VWF Variant Spectrum and Phenotypic Laboratory Profiles in Type 2N VWD
Type 2N VWD, arising from mutations in the D'-D3 domains, interferes with VWF binding to FVIII and is inherited in a recessive manner. The diagnosis of suspected type 2N cases, in accordance with the ISTH-SSC VWF guidelines, were confirmed through DNA testing. In our cohort of type 2 VWD patients, 27 IPs were suspected of having type 2N and displayed type 2N-specific variants. Of these, seven were either homozygous or compound heterozygous for type 2N-specific VWF variants. Three individuals were homozygous for the most common type 2N VWF variant, p.Arg854Gln. Additionally, three individuals were compound heterozygous for the type 2N variants p.Arg816Trp and p.Arg854Gln, and one individual was homozygous for p.Arg816Trp. Within this subset, VWF:Ag and FVIII:C levels ranged from 50 to 166% and 2 to 25%, respectively, with a very low FVIII:C/VWF:Ag ratio ranging from 0.01 to 0.4 (mean 0.26 ± 0.05). Moreover, our cohort included individuals with compound heterozygosity for the common type 2N VWF variant p.Arg854Gln in combination with quantitative VWF variant (nonsense, small deletion, splice site variation, or the type 1-specific clearance variant p.Tyr1584Cys).[67] This group exhibited VWF:Ag and FVIII:C levels ranging from 29 to 74% and 10 to 50%, respectively, with an FVIII:C/VWF:Ag ratio ranging from 0.2 to 1.3 (mean 0.52 ± 0.16). Furthermore, within the type 2N subgroup, 10 individuals were identified as heterozygous for type 2N-specific variants, indicating a carrier state rather than a definitive diagnosis of type 2N VWD. Among them, eight individuals carried the heterozygous p.Arg854Gln variant—the most common type 2N VWF variant—while two carried the heterozygous p.Cys1225Gly variant. Since type 2N VWD follows a recessive inheritance pattern, a clinical diagnosis requires a homozygous or compound heterozygous state. Although these individuals were initially classified as having type 2N VWD, further analysis confirmed their heterozygous status, consistent with a carrier state. Notably, they exhibited a normal average FVIII:C/VWF:Ag ratio. Additionally, three individuals in the type 2N subgroup carried the heterozygous variant p.Arg760Cys, which affects the VWF propeptide cleavage site.[34] Furthermore, one patient with FVIII levels of 1% carried both a mutation in the F8 gene and the type 2N VWD variant p.Arg854Gln in VWF, explaining the extremely low FVIII levels despite unaffected VWF:Ag levels ([Fig. 2B]) ([Table 4]).

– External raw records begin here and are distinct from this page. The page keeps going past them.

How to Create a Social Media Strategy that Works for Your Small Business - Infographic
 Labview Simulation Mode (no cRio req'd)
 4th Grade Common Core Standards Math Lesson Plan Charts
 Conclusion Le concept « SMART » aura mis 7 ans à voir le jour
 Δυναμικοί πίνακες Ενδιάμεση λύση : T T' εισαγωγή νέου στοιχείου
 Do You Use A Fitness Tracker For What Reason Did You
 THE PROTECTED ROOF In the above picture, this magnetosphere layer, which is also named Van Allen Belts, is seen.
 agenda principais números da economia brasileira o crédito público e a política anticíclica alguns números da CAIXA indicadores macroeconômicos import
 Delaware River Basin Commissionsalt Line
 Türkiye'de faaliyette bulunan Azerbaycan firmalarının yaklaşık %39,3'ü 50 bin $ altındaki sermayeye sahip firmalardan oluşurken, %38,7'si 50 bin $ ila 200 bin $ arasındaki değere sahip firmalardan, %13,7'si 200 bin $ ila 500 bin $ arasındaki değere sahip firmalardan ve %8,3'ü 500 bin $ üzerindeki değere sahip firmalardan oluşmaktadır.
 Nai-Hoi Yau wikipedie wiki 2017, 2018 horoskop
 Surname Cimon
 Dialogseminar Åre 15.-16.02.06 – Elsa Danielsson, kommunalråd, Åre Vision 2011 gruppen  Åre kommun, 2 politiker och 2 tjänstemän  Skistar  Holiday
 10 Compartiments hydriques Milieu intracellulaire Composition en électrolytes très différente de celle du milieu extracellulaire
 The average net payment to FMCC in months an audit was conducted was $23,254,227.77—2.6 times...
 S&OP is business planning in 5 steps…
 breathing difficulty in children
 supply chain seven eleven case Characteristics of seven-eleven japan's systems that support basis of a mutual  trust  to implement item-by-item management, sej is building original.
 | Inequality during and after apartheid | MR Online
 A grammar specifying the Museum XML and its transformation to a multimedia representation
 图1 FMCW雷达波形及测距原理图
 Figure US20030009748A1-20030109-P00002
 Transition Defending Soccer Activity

Abbreviations: aa, amino acid; Del, deletion; hmz, homozygous; htz, heterozygous; N, novel variants; Nt, nucleotide.
Notes: The D domains exhibit a consistent architecture, featuring VW domains, C8 folds, TIL structures, and E modules. Notably, exceptions occur in the D' domain, which lacks VW/C8, and the D4 domain, which lacks E but includes D4N.
The assessment of VWF binding activity to platelet GPIb (VWF:Ac) predominantly relied on the VWF:GPIbM assay, which employs recombinant mutated GPIb (without ristocetin). However, in specific instances, as indicated in the table, it was assessed using VWF:GPIbR, a method employing recombinant wild-type GPIb in the presence of ristocetin or the VWF:RCo assay. For some patients, the FVIII coagulant activities (FVIII:C) values were determined through either the one-stage clotting assay (OSCA) or the chromogenic substrate assay (CSA). Unmarked FVIII:C values signify that they were assessed using the one-stage assay based on actin FS.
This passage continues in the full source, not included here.